Yeni bir dergide yeniden başlamayı anlatan köşe yazısını kaldığı yerden sürdürün.

# Verilen metin
---*---

Merhaba yeniye cesareti olanlara selam olsun
Yeni sayfa, yeni dergi, yeni macera; Yani kısaca: “Ben geldim.” Bazen hayatın en güzel kararları, “Hadi yeniden başlayalım” deyip alınır. Ben de aynen öyle yaptım ve artık Elele’deyim.
Esin Övet
Tamam kabul ediyorum, yeni başlangıçlar biraz tedirgin eder. Ama bizim mesleğin göbek adıdır “Yeni”lik.
Her an “Yeniye hazır ol”duğumuzdan, donanımlıyız.
Çünkü bildiğimiz tek dil bu; Yazmak, haber yapmak ve haberin 5 N 1 K’sını masaya yatırmak.
Zira mesleğin kodlarında “Acaba olur mu?” ya hiç bir zaman yer olmadığından, bizler kervanı yolda düzmeye alışkınız.
Bu sebeple yeniliklere hazır ve cesur bir kadın olan mesleğin ustalarından Ferhan Kaya Poray ile konuşurken “Haydi” dedik ve işte buradayım.
Yeni bir sayfa, yeni bir dergi, yeni bir ses…
Ve bu köşede alıştığınız o düz anlatım yok, şimdiden haber vereyim.

---*---

# Verilen malzeme
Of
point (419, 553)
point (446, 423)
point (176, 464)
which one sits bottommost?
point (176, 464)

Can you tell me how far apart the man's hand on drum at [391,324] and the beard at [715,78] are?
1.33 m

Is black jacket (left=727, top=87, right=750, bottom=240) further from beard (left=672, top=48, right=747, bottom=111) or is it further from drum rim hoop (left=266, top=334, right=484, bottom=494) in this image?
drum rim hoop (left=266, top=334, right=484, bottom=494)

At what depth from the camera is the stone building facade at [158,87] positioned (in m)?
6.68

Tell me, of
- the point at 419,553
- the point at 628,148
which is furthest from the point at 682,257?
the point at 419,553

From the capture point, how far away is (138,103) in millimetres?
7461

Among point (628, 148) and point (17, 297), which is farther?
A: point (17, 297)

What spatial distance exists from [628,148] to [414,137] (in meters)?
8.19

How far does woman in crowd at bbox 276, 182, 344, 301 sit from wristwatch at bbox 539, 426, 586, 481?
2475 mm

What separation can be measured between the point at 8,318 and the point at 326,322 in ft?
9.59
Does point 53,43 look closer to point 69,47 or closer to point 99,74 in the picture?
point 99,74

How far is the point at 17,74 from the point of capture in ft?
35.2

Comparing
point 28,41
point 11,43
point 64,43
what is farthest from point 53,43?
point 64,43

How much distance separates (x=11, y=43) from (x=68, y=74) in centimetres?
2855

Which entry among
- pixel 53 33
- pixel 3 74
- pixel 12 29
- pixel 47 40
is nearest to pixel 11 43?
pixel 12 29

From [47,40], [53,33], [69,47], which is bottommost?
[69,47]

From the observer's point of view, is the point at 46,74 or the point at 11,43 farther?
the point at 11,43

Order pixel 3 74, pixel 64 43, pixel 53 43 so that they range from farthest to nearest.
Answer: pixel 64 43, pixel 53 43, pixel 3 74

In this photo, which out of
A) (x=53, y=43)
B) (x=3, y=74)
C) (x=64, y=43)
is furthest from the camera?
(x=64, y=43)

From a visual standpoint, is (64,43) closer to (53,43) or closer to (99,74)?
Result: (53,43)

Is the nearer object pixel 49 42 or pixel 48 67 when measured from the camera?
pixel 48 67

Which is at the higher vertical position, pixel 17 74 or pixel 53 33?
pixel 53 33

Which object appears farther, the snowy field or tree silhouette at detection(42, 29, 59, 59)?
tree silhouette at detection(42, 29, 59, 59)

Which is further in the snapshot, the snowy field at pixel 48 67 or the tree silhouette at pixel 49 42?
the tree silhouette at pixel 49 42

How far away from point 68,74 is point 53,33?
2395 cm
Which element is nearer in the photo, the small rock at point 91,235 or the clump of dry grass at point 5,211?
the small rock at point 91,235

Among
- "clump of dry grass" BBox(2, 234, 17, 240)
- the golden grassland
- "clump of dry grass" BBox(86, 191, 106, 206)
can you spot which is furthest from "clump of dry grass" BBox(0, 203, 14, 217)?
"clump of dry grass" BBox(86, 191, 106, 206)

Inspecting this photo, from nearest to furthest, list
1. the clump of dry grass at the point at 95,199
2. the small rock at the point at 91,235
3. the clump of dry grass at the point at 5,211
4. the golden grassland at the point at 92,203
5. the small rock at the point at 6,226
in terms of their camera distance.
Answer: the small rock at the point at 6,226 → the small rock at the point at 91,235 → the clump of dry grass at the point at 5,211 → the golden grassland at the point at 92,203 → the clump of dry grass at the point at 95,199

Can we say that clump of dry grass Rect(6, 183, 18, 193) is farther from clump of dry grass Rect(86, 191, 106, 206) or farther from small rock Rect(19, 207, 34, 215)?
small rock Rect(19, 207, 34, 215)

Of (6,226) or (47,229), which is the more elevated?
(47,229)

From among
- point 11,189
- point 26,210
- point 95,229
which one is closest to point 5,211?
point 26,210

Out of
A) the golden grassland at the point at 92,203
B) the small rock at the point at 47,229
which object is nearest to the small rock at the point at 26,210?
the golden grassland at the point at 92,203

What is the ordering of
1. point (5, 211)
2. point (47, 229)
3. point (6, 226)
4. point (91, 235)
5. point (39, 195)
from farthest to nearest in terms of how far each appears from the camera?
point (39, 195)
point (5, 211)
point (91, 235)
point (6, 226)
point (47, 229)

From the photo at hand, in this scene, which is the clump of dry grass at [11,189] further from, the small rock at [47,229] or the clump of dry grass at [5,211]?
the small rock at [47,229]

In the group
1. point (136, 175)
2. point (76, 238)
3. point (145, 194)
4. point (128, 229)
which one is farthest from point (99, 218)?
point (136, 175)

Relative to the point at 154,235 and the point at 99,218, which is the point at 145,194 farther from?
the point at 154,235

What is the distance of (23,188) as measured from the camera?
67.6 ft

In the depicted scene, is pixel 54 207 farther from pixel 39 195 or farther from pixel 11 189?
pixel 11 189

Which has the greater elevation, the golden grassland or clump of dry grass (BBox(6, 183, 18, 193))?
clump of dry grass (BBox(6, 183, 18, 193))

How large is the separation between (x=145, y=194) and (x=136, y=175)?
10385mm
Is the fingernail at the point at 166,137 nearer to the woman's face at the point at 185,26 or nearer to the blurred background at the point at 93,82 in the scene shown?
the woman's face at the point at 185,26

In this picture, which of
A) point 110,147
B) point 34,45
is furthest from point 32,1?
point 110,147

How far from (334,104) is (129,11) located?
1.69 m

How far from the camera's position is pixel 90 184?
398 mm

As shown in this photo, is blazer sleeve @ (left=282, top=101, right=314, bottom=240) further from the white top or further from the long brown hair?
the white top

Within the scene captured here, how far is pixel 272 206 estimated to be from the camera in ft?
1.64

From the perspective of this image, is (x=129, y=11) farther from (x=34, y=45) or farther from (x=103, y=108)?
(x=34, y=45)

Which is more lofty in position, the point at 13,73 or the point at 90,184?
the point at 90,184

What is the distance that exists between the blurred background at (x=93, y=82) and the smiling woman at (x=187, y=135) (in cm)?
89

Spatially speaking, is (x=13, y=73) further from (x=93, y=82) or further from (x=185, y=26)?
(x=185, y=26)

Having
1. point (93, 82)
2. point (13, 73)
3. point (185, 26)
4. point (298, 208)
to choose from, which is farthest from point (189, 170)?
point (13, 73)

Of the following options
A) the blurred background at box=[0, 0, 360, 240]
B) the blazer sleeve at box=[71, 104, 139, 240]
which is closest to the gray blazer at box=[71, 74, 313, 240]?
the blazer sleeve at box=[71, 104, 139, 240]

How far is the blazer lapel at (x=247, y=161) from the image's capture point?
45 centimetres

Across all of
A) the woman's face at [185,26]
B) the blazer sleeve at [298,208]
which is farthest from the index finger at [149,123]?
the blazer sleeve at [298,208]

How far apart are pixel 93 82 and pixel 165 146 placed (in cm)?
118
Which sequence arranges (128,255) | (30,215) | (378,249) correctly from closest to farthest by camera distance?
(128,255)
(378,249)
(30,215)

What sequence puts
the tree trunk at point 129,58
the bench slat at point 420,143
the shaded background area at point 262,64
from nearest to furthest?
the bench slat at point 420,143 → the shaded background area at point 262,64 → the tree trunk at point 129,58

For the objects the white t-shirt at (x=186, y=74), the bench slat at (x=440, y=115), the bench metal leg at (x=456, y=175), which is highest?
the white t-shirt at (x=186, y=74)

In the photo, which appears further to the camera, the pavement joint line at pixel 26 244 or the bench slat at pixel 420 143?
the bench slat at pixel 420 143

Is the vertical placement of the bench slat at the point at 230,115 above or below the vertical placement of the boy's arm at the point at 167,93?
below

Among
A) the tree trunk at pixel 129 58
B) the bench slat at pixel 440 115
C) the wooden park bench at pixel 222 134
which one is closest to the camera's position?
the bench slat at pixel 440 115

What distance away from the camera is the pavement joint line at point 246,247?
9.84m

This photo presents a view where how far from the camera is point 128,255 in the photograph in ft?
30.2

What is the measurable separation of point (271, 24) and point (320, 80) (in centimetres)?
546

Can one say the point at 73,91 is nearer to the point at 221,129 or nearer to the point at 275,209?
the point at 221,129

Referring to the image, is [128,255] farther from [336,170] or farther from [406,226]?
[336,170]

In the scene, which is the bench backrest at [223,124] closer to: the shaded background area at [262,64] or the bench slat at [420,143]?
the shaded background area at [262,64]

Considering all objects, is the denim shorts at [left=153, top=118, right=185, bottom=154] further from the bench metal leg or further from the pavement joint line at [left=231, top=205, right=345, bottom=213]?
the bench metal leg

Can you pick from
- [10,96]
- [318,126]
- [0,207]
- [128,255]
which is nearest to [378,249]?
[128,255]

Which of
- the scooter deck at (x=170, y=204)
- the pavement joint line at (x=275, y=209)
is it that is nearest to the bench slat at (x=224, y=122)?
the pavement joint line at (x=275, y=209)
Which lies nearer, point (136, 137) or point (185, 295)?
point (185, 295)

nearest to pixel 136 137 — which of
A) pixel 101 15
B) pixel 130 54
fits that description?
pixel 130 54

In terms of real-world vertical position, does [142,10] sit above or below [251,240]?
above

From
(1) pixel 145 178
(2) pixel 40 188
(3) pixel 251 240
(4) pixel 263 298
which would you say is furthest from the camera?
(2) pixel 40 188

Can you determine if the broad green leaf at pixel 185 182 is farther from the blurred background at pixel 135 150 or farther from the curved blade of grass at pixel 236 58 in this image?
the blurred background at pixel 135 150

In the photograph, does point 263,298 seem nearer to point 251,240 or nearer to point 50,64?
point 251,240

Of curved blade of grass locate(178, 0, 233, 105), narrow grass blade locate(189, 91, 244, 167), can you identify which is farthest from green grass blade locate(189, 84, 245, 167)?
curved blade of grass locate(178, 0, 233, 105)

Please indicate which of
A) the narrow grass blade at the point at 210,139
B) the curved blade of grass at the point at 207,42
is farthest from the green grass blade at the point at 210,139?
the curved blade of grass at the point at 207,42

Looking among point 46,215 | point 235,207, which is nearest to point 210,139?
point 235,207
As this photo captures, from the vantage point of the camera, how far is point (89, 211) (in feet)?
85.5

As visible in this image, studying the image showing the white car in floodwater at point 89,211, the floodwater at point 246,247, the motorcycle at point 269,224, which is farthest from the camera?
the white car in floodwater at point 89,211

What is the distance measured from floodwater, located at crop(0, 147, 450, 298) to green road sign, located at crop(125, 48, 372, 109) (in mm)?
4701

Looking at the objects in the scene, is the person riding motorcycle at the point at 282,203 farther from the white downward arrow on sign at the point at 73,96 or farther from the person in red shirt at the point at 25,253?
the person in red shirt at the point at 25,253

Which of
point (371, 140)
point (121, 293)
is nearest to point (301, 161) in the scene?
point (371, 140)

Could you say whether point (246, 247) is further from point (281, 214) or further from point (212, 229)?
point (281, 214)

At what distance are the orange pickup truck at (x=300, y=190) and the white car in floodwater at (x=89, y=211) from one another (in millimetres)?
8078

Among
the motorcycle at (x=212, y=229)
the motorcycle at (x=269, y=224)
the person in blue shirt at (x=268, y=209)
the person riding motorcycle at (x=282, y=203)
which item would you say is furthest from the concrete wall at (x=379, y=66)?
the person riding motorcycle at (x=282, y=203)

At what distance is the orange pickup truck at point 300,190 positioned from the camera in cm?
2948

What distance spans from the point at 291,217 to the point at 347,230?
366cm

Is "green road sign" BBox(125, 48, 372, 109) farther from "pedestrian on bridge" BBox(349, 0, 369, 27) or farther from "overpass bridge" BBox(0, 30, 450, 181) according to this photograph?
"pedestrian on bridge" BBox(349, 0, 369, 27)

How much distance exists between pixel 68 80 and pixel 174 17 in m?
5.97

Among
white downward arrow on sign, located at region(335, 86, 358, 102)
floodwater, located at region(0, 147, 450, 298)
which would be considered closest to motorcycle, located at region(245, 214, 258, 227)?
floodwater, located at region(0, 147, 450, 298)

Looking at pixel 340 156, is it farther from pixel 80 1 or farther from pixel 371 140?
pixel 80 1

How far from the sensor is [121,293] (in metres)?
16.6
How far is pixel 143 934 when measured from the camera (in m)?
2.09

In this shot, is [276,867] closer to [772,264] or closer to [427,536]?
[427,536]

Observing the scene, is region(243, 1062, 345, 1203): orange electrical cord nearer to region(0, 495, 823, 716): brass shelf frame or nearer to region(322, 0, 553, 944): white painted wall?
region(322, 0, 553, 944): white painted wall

---*---

# Yazılı yanıt
Burada “ilişkiler” sahneye çıkıyor: Kadınlar, erkekler, aşk, karmaşa, tripler, gurur savaşları ve tabii ki o meşhur “Sen değiştin” repliği.
Bu köşede o karmaşayı biraz deşeceğim.
Çünkü bazı şeyleri konuşmadan, gülmeden, hatta biraz tiye almadan anlamak imkânsız.
Ve evet, “Siz uyurken” dönen dolapları da masaya yatıracağız. Bazen sizin hikâyenizden, bazen ünlülerin aşk laboratuvarlarından.
Burada bolca “Biz” olacak.
Son yıllarda çoğunluğun unuttuğunun aksine…
Gerçek hikâyeler, dürüst sorgular, bazen dertleşme, bazen kahkaha…
Klişeleri kırmaya, “ilişkiler böyle olmalı” diyenlere göz devirmeye geldim.
Şimdi diyeceksiniz ki: “Hopppplaaaaa. Ne oldu Habertürk? Daha sorularımızı yanıtlamadın. Biz sana günlerdir soruyoruz sesin soluğun çıkmadı. Ne oldu da buradasın” diye.
Haklısınız!!! Biraz kafa dinlemek, bolca enerji depolamak için sessiz kalmak adettendir. Ve işte buradayım. Ve evet o konuyu da aradan çıkaralım.
Mesleğe yıllar önce başladım malum. Artık çoğunuz biliyor takvimler 90’ları gösteriyordu. Gel zaman git zaman çok yayın kollarında görev aldım.
Ve sonra da, 2009’da Fatih Altaylı’nın “Hadi” dediği zaman Habertürk’te yazmaya başladım. O zaman bu zaman oradan sizlerle buluşuyorum.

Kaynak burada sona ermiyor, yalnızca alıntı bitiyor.